• _Task objective_: Where the records below show the word "site" in a line, please copy that line.

*** Block opens ***

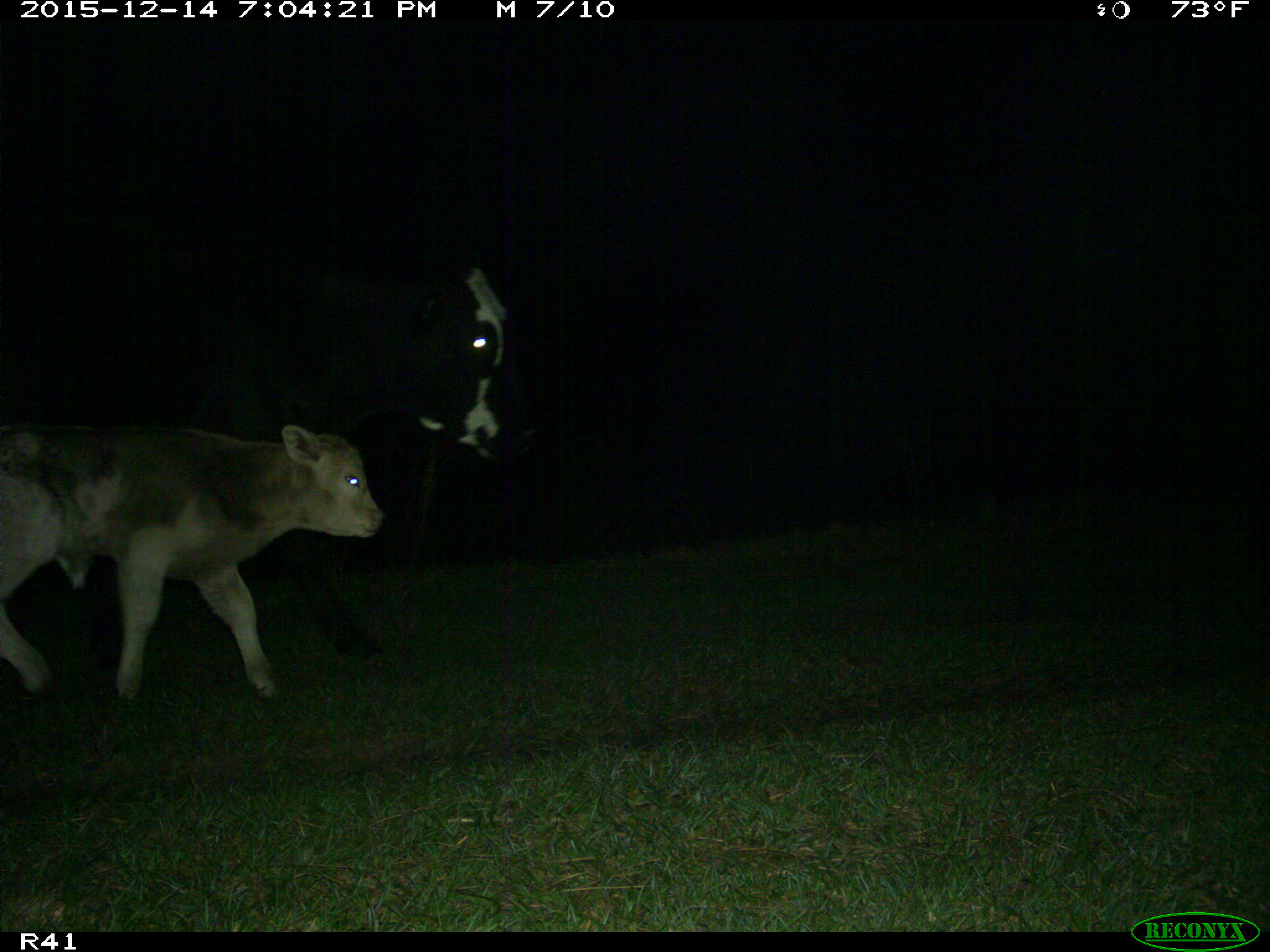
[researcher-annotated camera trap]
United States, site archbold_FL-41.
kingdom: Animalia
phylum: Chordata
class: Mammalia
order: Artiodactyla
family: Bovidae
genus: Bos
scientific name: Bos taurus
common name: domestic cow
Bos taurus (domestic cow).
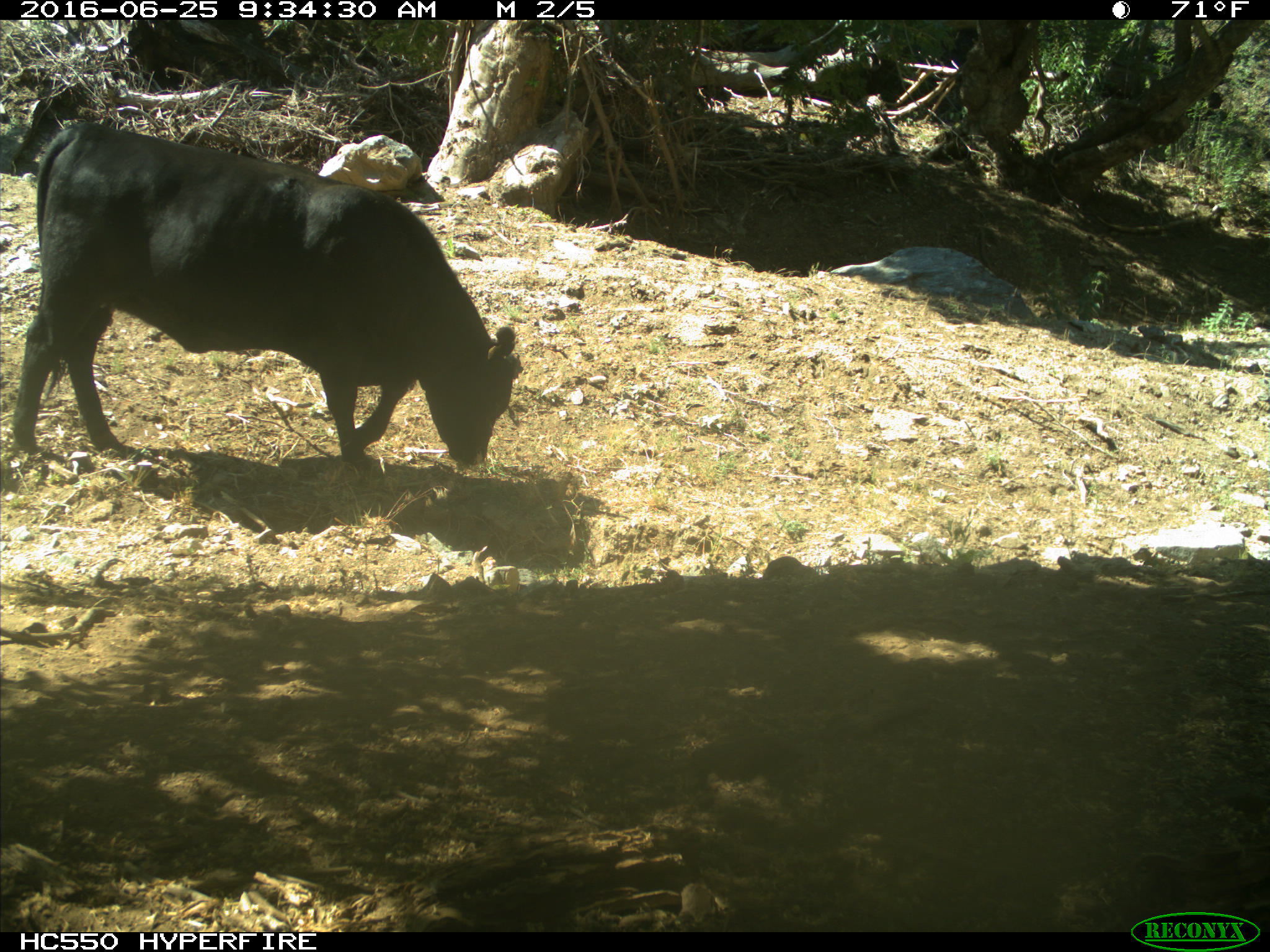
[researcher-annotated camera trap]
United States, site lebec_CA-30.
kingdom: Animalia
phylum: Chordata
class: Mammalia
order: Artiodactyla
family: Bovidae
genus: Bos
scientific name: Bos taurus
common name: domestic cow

*** Block closes ***
*** Block opens ***

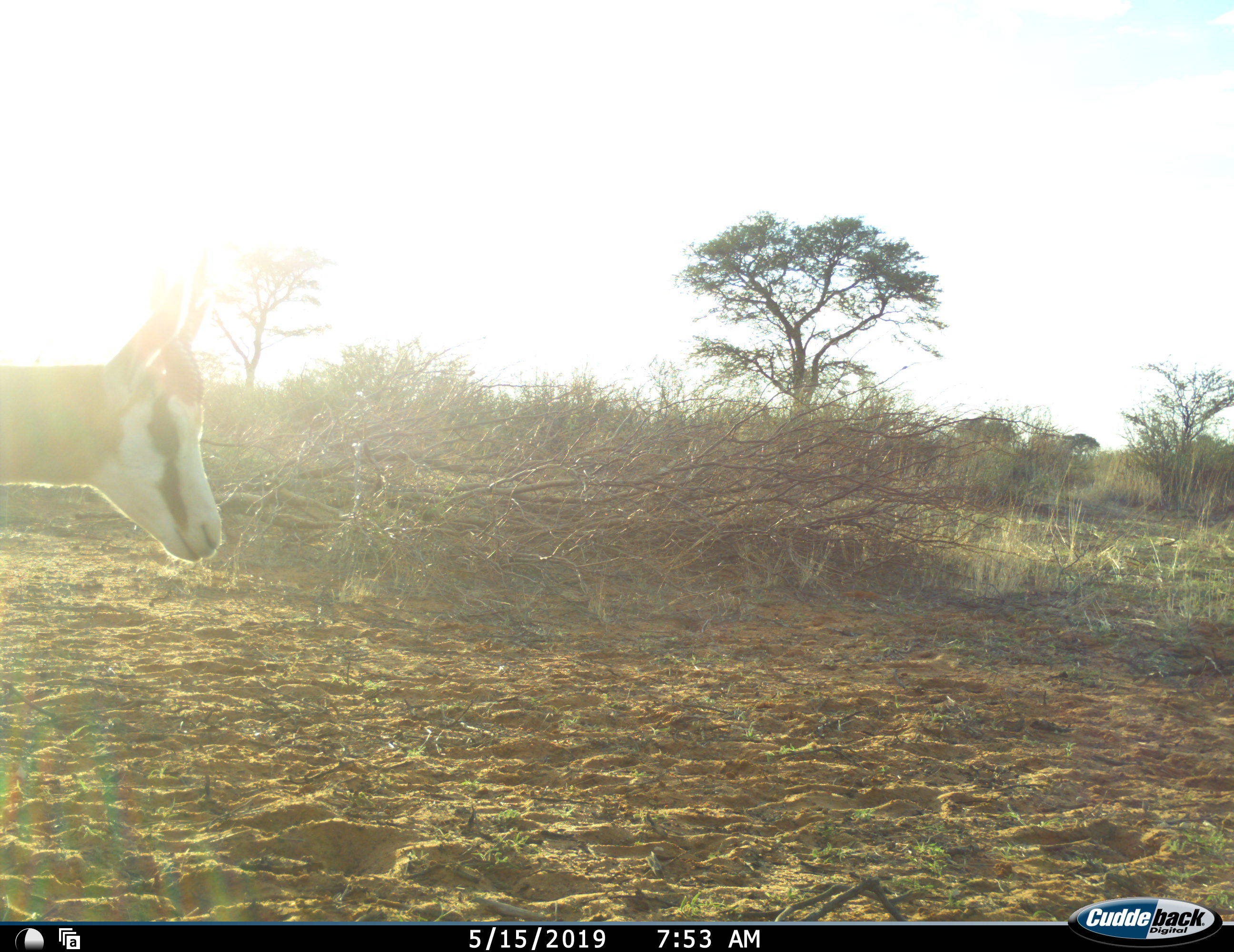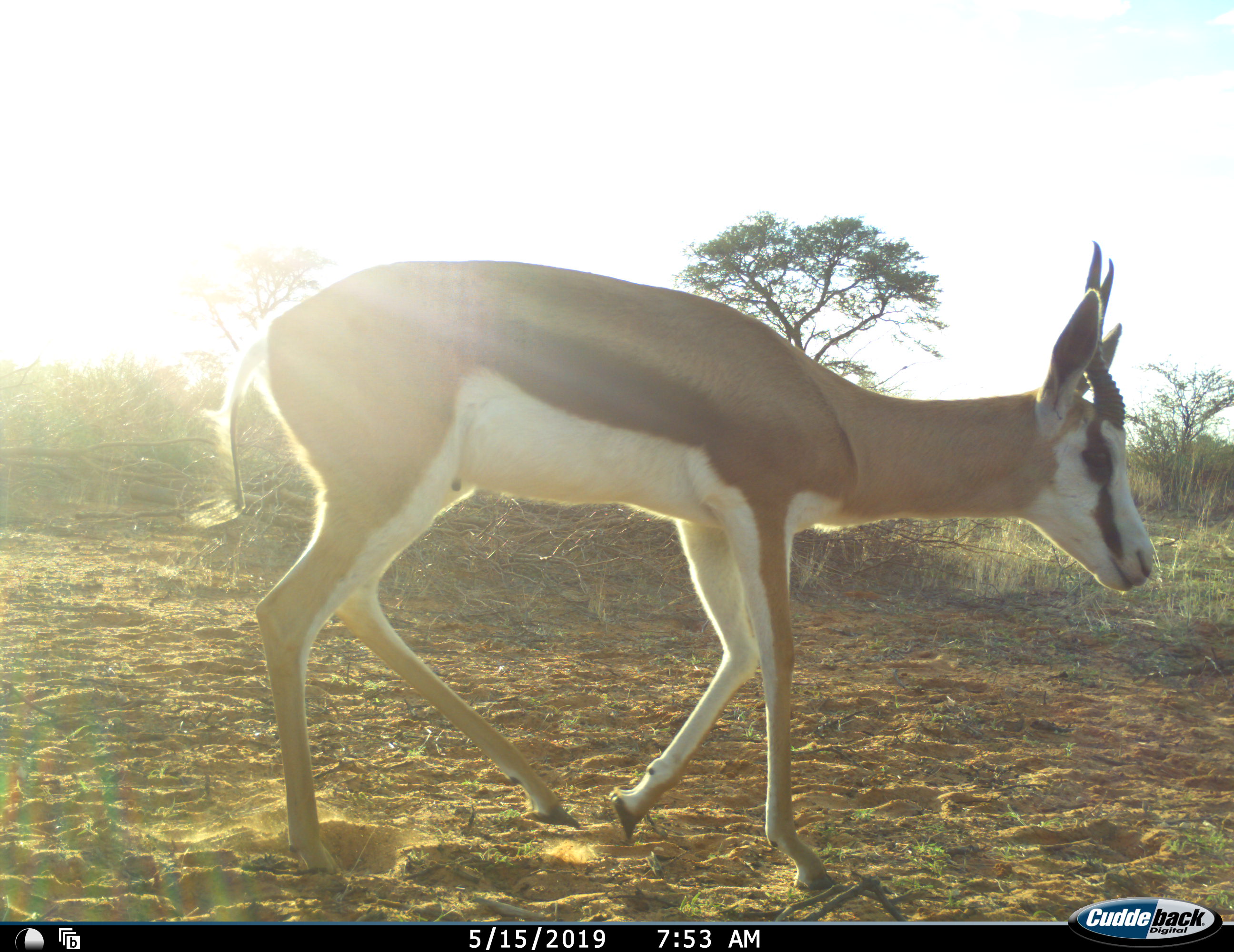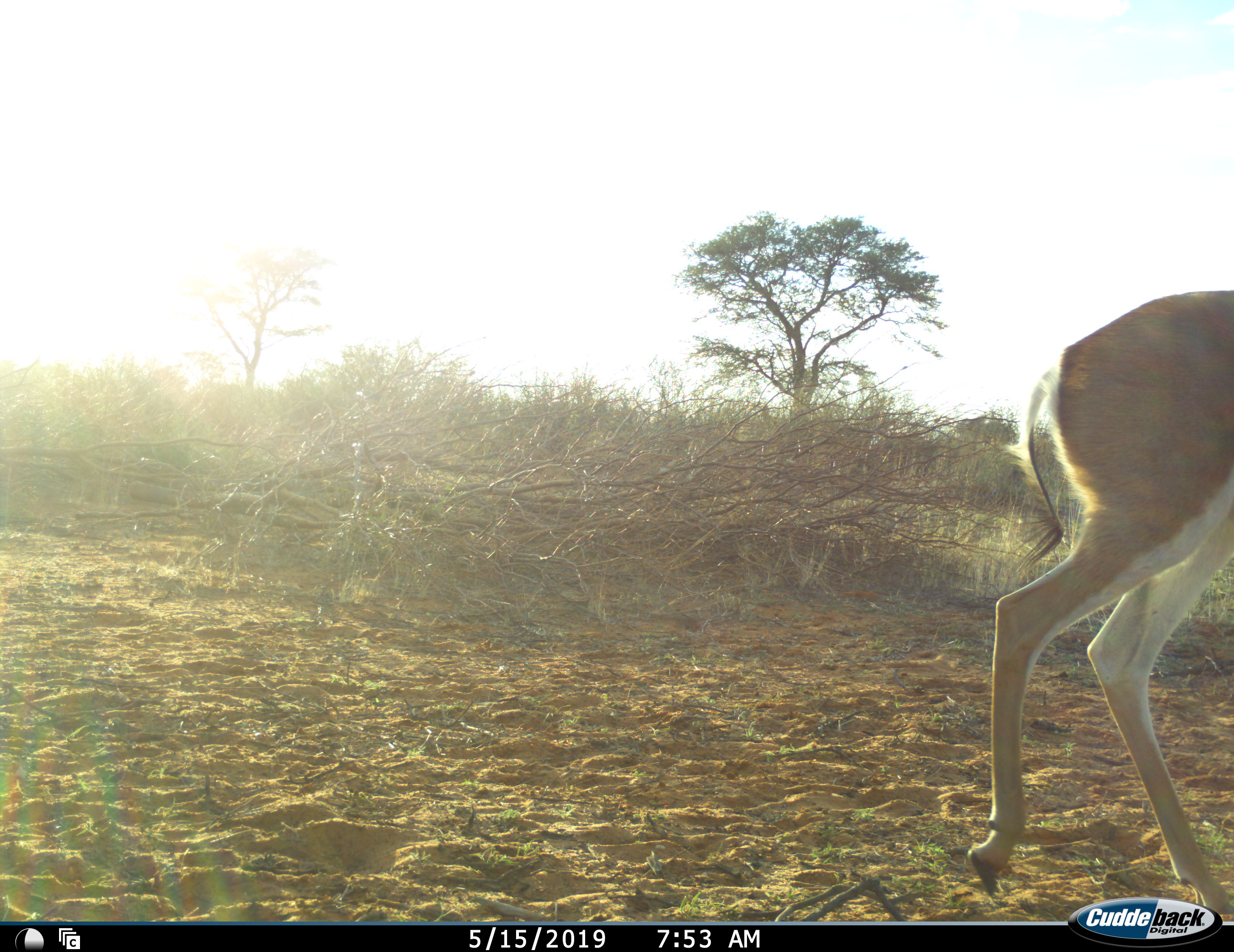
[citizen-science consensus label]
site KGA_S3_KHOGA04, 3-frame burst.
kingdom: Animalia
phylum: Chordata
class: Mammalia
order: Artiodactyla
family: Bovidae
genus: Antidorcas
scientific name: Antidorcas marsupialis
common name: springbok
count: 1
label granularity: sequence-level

*** Block closes ***
*** Block opens ***

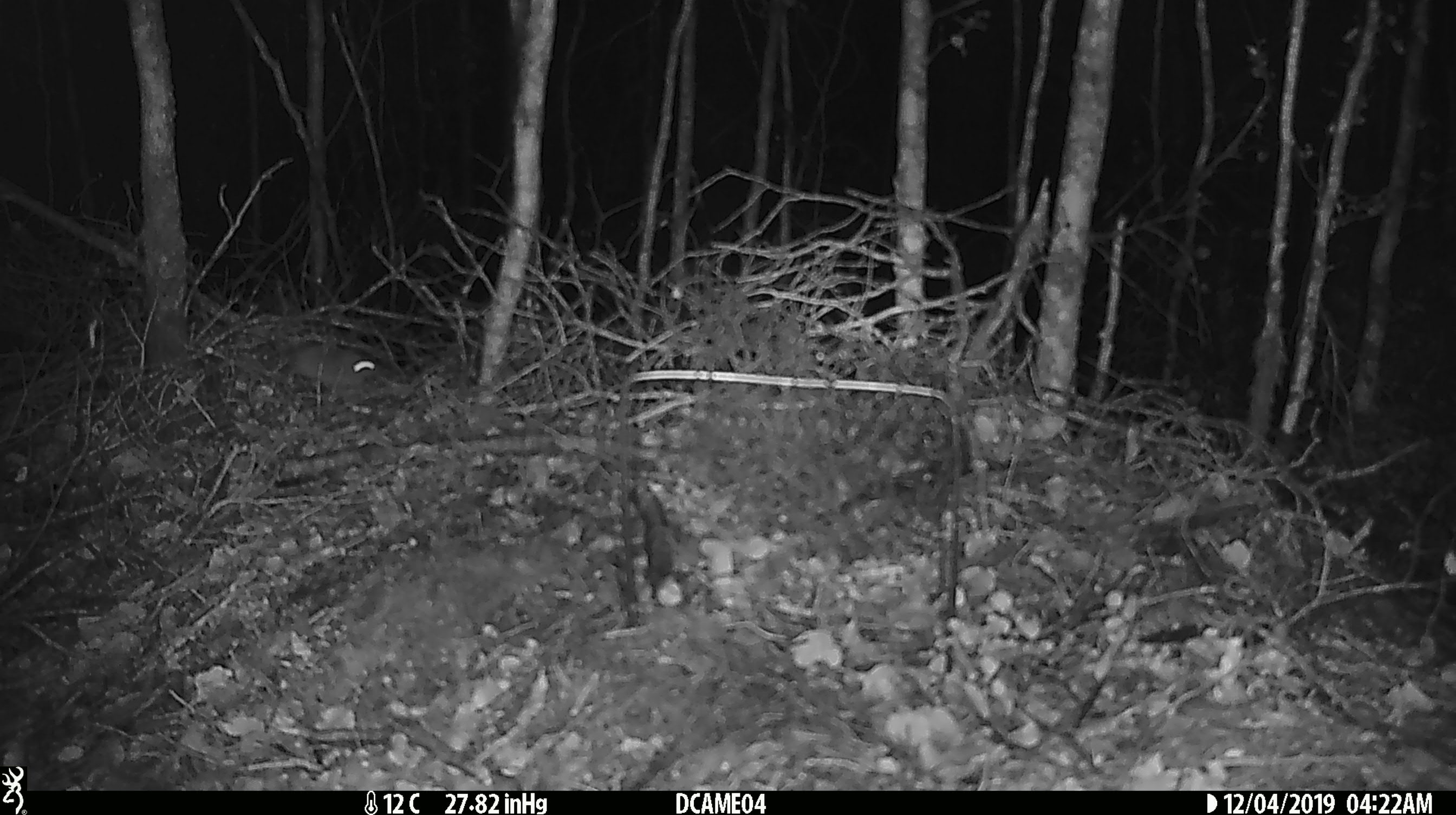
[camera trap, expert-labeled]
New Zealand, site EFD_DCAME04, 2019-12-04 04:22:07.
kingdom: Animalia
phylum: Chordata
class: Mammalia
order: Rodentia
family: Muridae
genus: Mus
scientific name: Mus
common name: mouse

*** Block closes ***

• _Answer to the problem_:
United States, site archbold_FL-41.
United States, site lebec_CA-30.
site KGA_S3_KHOGA04, 3-frame burst.
New Zealand, site EFD_DCAME04, 2019-12-04 04:22:07.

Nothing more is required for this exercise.